Ingredients
Serves 4, if no one is really hungry that day.
| Ingredient | Quantity |
|---|---|
| Rice | 2 cups |
| Water | 4 cups + enough to cover the chicken. |
| Chicken Thighs | 6 |
| Baby Carrots | Some? Feel this one out. Could also chop carrots into small pieces. |
| Onion | 1 medium |
| Salt | To taste. |
| Pepper | To taste. |
| Butter | Also some? |
| Thyme | To taste. |
| Heavy Cream | A splash |
Directions
Make the rice at the same time you start frying the chicken and onion. It should time out pretty well so the rice is done just before the chicken is.
- Debone and deskin the chicken thighs. I like this method from Adam Ragusea.
- Chop the thighs in small-ish pieces. Bite sized, perhaps.
- Dice an onion, and throw it and the thigh pieces in a pan with some butter.
- Salt and pepper the chicken.
- Put the stove on medium and mix everything around, melting the butter and getting everything covered.

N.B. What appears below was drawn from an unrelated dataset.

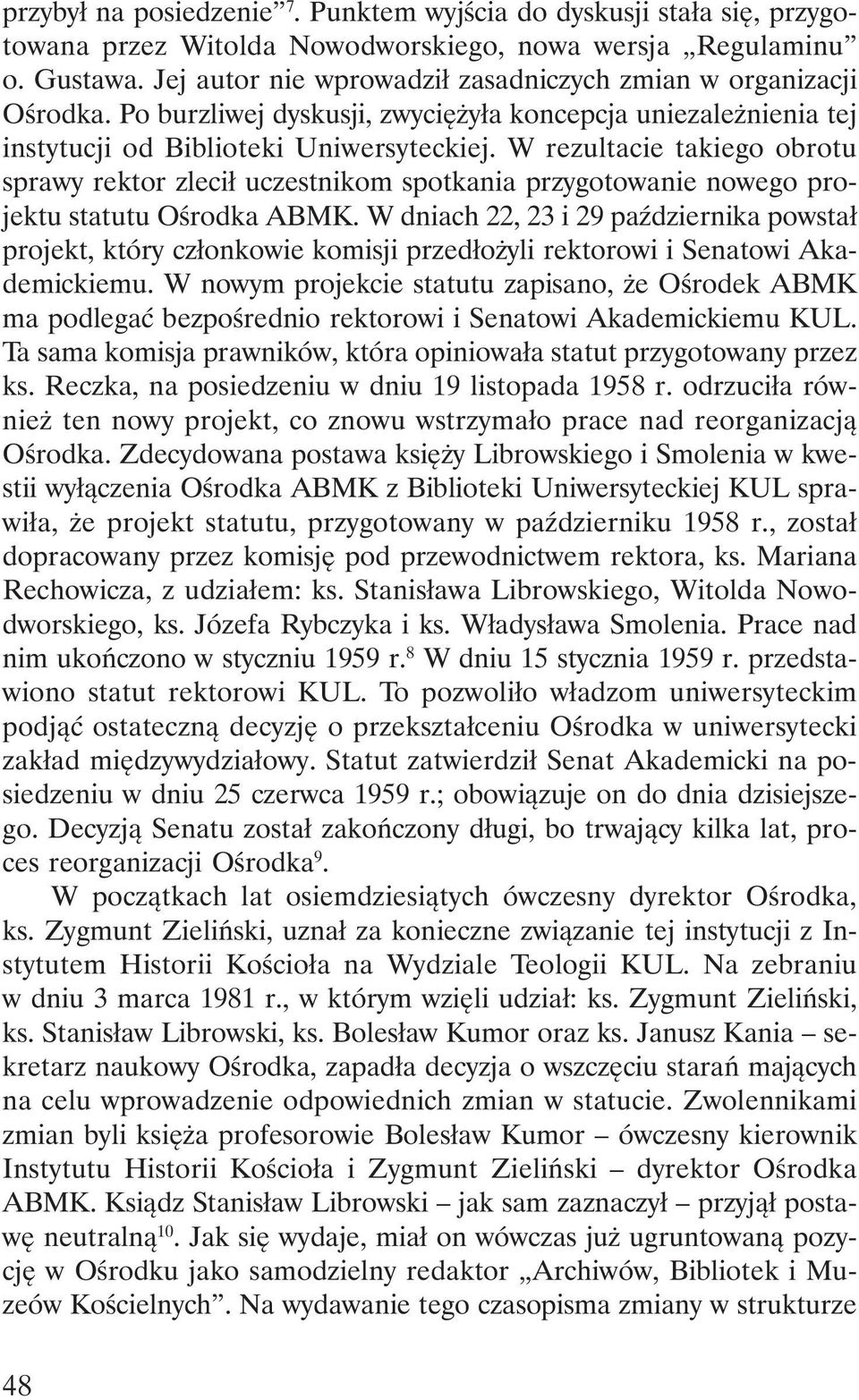 W rezultacie takiego obrotu sprawy rektor zlecił uczestnikom spotkania przygotowanie nowego projektu statutu Ośrodka ABMK.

- Ideally, leave everything sitting for a moment to get some browning on the chicken pieces. Not sure if the temperature for that would burn the butter, but browning is good if you can get it.
- Once all the chicken has pretty well been cooked, just barely cover everything with water. Throw in the baby carrots, or small carrot chunks, and cover.
- Lower the heat to medium-low and leave covered, stirring occasionally, for ~20 minutes.
- Once the carrots are tender and the chicken has been cooked all the way through, add in a splash of heavy cream, enough to colour the broth and thicken it a bit.
- Add in some thyme, and continue to season to taste. Remember that the broth is meant to flavour a bunch of plain rice, so it should be pretty strong.
Notes
- This whole recipe is just me riffing on this Adam Ragusea video, you can basically just follow that, but it’s also just him riffing so who knows ¯\_(ツ)_/¯
- In general if you’re uncertain about a technique in this recipe, reference that video. It was my guide.
- When I made this the first time, I also had a pan sauce I’d made the previous day after cooking more chicken thighs. I threw this in, and it definitely enhanced the flavour, but it probably isn’t necessary, especially if you can get some browning on the thighs when you cook them and deglaze with the water, the effect should be the same.
- I also probably could have made the broth a touch stronger, particularly with the thyme. I opened it to smell it and it smelled really strong, so in my inexperience with it I probably undershot it.
- Also, this goes for taking bones out of chicken thighs in general, but definitely save those for a soup/stew in the future. Braising them in the oven and making a broth from them can go a long way.